Many factors need to be carefully thought out if you are in the midst of a retaining wall project. The soil factor, for example, and its strength, firmness, and integrity will come into play. You also have to think about the actual location of the wall, ensuring that the wall does not encroach into another property line and that you have a detailed understanding of the utilities, both underground and above-ground. But alongside all this comes the actual wall system. You can use different designs for your retaining wall, and it will also make a significant impact. If you want to make sure you choose the right system, here’s your guide to the different retaining wall systems you can utilise.

The general requirements

Once you have assessed the different factors that pertain to your walls, such as the drainage, soil, and design, you can consider the type. You have various options, but if

you have an entire wall system, your designers have to work closely with the manufacturer in terms of your requirements regarding strength, absorption, height, and more. In addition, if your wall needs reinforcement, you need to choose the correct method for support.

• Gravity retaining walls

These retaining walls will use their inherent weight to hold the earth behind them. They are often made from heavyweight materials like stone, cast-in-place concrete, or concrete blocks. They have edges that interlock, and their heavy mass helps them resist soil pressure.

• Segmental walls

Segmental walls are often utilised for residential and commercial applications, and they can come as curved or straight walls. They can be useful for high, sloping terrain. These walls can come with reinforcement or no reinforcement. Segmental walls are made from modular concrete blocks, and these are usually stacked dry without any mortar. Each unit will interlock with the other to prevent sliding and overturning. Since these walls are made in a plant, they adhere to industry standards and have a uniform weight, durability, and strength.

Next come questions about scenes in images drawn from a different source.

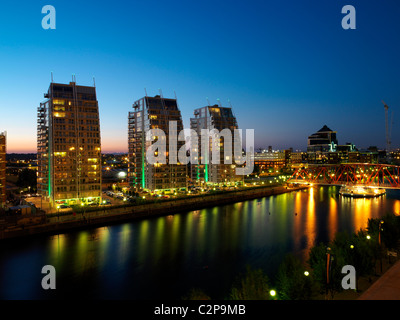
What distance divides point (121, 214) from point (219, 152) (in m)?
20.6

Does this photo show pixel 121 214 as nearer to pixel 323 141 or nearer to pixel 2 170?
pixel 2 170

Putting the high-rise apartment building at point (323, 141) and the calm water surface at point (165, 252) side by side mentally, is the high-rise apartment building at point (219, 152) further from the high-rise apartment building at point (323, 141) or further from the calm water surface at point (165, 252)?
the high-rise apartment building at point (323, 141)

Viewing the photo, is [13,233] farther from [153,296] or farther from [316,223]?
[316,223]

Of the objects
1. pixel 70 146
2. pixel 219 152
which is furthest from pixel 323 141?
pixel 70 146

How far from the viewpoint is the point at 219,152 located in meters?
40.2

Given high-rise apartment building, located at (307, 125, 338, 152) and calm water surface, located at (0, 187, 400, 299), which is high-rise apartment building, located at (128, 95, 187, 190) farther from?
high-rise apartment building, located at (307, 125, 338, 152)

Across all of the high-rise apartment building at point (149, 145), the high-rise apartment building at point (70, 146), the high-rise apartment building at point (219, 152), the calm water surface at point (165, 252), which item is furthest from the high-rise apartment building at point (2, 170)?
the high-rise apartment building at point (219, 152)

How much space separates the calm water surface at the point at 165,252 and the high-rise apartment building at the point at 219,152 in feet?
46.0

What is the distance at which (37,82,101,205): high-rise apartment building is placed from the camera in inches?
957

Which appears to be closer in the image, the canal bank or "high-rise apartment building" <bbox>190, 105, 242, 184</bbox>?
the canal bank

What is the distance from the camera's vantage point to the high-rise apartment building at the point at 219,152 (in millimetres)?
40325

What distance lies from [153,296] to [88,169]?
17.1 metres

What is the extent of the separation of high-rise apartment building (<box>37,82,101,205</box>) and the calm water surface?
6.12 meters

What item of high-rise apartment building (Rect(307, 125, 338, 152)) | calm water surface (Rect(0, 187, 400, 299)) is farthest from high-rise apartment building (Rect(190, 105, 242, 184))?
high-rise apartment building (Rect(307, 125, 338, 152))
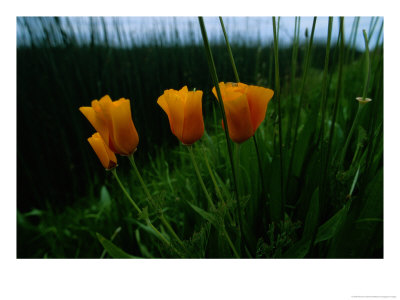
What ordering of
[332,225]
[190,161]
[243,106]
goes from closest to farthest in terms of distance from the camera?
[243,106] < [332,225] < [190,161]

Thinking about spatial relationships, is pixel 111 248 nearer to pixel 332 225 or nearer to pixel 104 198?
pixel 104 198

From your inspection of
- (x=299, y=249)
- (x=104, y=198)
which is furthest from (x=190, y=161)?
(x=299, y=249)

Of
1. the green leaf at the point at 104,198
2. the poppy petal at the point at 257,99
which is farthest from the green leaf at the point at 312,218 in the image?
the green leaf at the point at 104,198

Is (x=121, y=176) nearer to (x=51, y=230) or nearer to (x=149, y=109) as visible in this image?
(x=149, y=109)

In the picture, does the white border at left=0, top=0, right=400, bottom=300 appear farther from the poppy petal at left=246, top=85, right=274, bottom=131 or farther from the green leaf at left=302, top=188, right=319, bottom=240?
the poppy petal at left=246, top=85, right=274, bottom=131
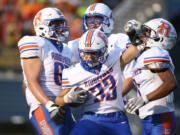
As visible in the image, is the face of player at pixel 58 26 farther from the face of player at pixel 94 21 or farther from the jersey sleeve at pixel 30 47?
the face of player at pixel 94 21

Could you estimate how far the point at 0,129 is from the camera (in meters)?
10.6

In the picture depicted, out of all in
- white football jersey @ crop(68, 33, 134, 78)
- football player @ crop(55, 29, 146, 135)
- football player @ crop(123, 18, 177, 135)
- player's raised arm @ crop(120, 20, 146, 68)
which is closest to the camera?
football player @ crop(55, 29, 146, 135)

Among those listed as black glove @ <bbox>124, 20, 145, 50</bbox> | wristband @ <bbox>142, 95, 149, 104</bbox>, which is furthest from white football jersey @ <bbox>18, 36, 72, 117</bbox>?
wristband @ <bbox>142, 95, 149, 104</bbox>

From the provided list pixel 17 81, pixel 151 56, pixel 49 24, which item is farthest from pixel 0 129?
pixel 151 56

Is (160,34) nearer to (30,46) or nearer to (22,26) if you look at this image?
→ (30,46)

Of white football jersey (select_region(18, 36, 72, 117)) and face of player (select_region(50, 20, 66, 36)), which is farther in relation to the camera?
face of player (select_region(50, 20, 66, 36))

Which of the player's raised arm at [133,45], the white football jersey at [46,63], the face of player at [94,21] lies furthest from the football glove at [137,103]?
the face of player at [94,21]

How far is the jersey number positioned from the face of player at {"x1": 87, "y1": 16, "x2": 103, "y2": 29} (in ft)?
3.87

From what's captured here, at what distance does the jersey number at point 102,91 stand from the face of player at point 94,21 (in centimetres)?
118

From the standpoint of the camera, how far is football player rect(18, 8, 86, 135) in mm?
5039

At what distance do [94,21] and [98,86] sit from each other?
4.18ft

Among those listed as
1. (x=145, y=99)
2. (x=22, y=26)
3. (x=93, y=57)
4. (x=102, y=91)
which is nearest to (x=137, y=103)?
(x=145, y=99)

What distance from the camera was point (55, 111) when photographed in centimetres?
483

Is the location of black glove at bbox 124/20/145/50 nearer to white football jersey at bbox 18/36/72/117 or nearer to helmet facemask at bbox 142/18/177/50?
helmet facemask at bbox 142/18/177/50
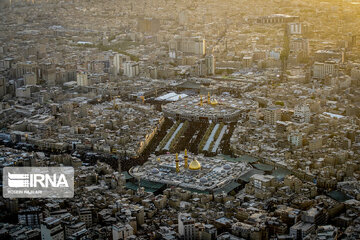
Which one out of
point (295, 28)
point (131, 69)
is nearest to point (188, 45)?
point (131, 69)

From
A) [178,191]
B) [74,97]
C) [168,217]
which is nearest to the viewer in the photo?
[168,217]

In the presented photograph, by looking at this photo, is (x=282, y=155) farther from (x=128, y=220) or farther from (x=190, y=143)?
(x=128, y=220)

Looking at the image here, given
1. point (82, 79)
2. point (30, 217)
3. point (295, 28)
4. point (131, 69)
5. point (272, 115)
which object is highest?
point (295, 28)

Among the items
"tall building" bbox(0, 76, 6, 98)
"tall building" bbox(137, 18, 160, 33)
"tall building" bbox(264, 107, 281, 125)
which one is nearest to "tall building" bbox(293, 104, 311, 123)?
"tall building" bbox(264, 107, 281, 125)

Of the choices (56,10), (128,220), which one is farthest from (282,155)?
(56,10)

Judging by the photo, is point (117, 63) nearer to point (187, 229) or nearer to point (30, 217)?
point (30, 217)

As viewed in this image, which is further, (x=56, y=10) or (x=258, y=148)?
(x=56, y=10)
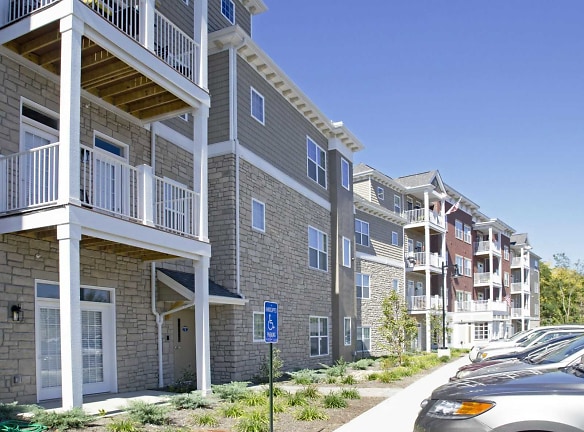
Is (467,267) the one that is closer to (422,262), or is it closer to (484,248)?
(484,248)

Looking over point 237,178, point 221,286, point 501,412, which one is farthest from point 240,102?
point 501,412

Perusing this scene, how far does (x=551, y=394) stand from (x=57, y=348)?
30.6 ft

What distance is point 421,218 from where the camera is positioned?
123 ft

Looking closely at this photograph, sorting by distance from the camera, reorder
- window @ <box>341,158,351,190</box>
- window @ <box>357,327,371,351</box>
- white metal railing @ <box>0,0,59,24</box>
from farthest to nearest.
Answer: window @ <box>357,327,371,351</box> < window @ <box>341,158,351,190</box> < white metal railing @ <box>0,0,59,24</box>

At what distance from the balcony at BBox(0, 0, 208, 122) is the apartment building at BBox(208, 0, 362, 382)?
3363 mm

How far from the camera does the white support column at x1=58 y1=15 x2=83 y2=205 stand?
951 cm

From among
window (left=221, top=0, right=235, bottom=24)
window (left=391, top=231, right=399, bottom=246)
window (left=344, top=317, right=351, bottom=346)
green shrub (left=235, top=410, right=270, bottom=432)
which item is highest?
window (left=221, top=0, right=235, bottom=24)

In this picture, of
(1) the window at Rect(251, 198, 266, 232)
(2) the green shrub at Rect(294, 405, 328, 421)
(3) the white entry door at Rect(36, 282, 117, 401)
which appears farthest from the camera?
(1) the window at Rect(251, 198, 266, 232)

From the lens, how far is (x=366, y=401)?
13055 mm

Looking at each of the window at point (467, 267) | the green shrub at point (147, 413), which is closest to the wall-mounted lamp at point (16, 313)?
the green shrub at point (147, 413)

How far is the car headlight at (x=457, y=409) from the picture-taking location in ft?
16.5

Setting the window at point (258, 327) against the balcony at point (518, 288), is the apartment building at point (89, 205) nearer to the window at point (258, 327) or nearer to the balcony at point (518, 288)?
the window at point (258, 327)

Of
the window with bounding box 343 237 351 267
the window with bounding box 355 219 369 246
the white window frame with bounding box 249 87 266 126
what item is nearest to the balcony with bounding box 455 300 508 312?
the window with bounding box 355 219 369 246

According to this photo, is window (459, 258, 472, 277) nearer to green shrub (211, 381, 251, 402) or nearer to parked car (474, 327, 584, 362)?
parked car (474, 327, 584, 362)
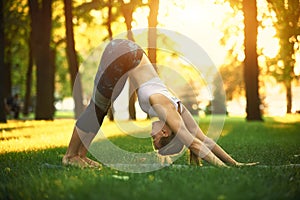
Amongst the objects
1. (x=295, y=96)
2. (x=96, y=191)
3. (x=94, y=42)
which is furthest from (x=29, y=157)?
(x=295, y=96)

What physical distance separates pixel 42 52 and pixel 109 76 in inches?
765

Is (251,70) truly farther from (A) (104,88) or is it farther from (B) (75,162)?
(B) (75,162)

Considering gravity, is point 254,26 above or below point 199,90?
above

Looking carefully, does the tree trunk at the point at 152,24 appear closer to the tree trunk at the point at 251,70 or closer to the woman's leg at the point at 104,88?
the tree trunk at the point at 251,70

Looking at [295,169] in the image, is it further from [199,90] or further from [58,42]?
[199,90]

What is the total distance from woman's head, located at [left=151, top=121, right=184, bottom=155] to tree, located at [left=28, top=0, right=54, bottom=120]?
63.5ft

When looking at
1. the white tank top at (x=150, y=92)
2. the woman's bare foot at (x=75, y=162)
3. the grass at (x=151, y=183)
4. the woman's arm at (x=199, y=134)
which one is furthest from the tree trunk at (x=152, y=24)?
the grass at (x=151, y=183)

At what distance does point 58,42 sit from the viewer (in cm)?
3528

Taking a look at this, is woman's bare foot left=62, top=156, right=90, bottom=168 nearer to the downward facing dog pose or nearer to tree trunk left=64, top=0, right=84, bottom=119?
the downward facing dog pose

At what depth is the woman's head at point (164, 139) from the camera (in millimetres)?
6707

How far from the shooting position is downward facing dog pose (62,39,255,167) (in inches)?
255

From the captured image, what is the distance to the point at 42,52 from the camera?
26062 millimetres

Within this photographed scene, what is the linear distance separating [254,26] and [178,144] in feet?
60.0

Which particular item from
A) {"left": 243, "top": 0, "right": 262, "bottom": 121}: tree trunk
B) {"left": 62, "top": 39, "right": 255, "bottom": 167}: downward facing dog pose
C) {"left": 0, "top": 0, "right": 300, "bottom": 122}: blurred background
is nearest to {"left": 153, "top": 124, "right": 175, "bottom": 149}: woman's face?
{"left": 62, "top": 39, "right": 255, "bottom": 167}: downward facing dog pose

• Cantilevered retaining walls

Cantilevered retaining walls are ideal for deeper excavations, and they can have heights of up to 5 metres and more. These walls rely on the leverage principle and are usually made in an inverted T-shape from masonry or reinforced concrete, making them perfect for various retaining wall systems. You will not require as much building materials for cantilevered walls as gravity walls. You can also have them made by a precast concrete manufacturer or have them made on site. The stem of the wall is thin, and it comes with a slab for its base, which consists of a “heel” and “toe.”

• Counterfort retaining walls

Counterfort retaining walls are tall, and they are similar to cantilevered retaining walls in that they need support for their back. Counterfort retaining walls utilise concrete (hence the name counterfort), and these are built at an angle to make the

wall more stable. The concrete webs are at even intervals and can decrease the pressure from the earth whilst also increasing the wall’s weight.

• Panel retaining walls

Panel retaining walls are ideal for tighter, limited spaces, and they’re often used for motorway ramps and nearby locations with heavy loads. You can utilise posts that will connect each panel made from reinforced-steel precast concrete.